» Consigna A
Repite literalmente el fragmento del texto sobre la violencia que comienza con las palabras "Otros actores organizados" y termina con "(Pécaut, 1997, 3)".
» Consigna B
Según el texto sobre la violencia, ¿qué porcentaje del total de homicidios representan los fenómenos de violencia desorganizada?
» Consigna C
Prolonga el texto sobre la violencia según Pécaut a partir de su última frase.

» Texto proporcionado
○ ○ ○ ○ ○ ○ ○
Otros actores organizados intervienen: paramilitares, narcotraficantes,
milicias urbanas, bandas ligadas a la gran delincuencia. Sin
embargo, la mayoría de los homicidios corren por cuenta
de fenómenos de violencia desorganizada: arreglos de cuentas,
delincuncia común, riñas, etc., que representan
alrededor del 85% del total." (Pécaut, 1997, 3)
Pécaut
manifiesta el propósito de adelantarse autocríticamente
a objeciones derivadas tanto de la segmentación mayor
(fragilidad
de la proporción empotrada sobre la oposición incuestionada
organizado/desorganizado), cuanto de la menor (a la escasa determinabilidad
del primer segmento se añade la vulnerabilidad de las
cuantificaciones correspondientes al renglón violencia
explícitamente política, enfrentado al renglón
violencia implícitamente política, cuya
pertinencia depende de la inestabilidad de categorías
inherentes al intacto contraste explícito/implícito).
Sometiéndose
a las normas internacionales de buena conducta universitaria
(siempre
propensas a alguna fórmula de acatamiento a la justa proporción
de las ambiciones investigativas, máxime al tratarse de
un ensayo titulado Presente, pasado y futuro de la violencia), apura Pécaut
una comedida demostración de modestia:
"Si
estas distinciones tienen un sentido, no tienen sino un alcance
limitado. En este momento la violencia es una situación
generalizada. Todos los fenómenos están en resonancia
unos con otros. Se puede estimar, como es nuestro caso, que la
violencia puesta en obra por los protagonistas organizados, constituye
el marco en el que se desarrolla la violencia. No obstante, no
se puede ignorar que la violencia desorganizada contribuye a
ampliar el campo de la violencia organizada. Una y otra se refuerzan
mutuamente. Habría que ser muy presuntuoso para pretender
trazar, todavía, líneas claras entre la violencia
política y aquella que no lo es." (Ib.)
○ ○ ○ ○ ○ ○ ○
» Extracto de datos

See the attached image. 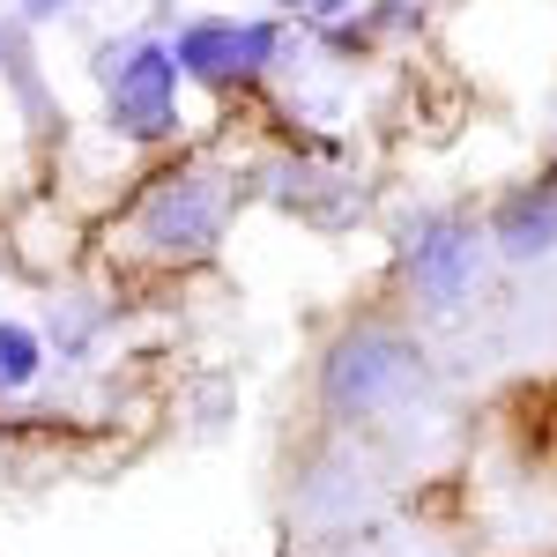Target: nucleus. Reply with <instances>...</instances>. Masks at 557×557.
○ ○ ○ ○ ○ ○ ○
» Respuesta correcta A
Otros actores organizados intervienen: paramilitares, narcotraficantes,
milicias urbanas, bandas ligadas a la gran delincuencia. Sin
embargo, la mayoría de los homicidios corren por cuenta
de fenómenos de violencia desorganizada: arreglos de cuentas,
delincuncia común, riñas, etc., que representan
alrededor del 85% del total." (Pécaut, 1997, 3)

» Respuesta correcta B
Alrededor del 85% del total.

» Respuesta correcta C
Según
la morfología de "nuestro caso" (el así planteado
por Pécaut, o sea el de todo investigador convencional), asentar que
"la violencia es una situación generalizada"
no sólo no ahorra la tarea de la estructuración
de un espacio descriptivo (en
el que le desorden de los violentos coincidiría con la
extensión contenida en un perímetro susceptible
de expandirse o de modificar su territorio) sino que, en razón
de la presión ejercida desde un contenido magmático
- desde la interioridad de la violencia - implica el reconocimiento
de un proceso que ha dejado de serlo. Y esta tarea exige, como
condición de lo investigable, un chantaje de pensabilidad.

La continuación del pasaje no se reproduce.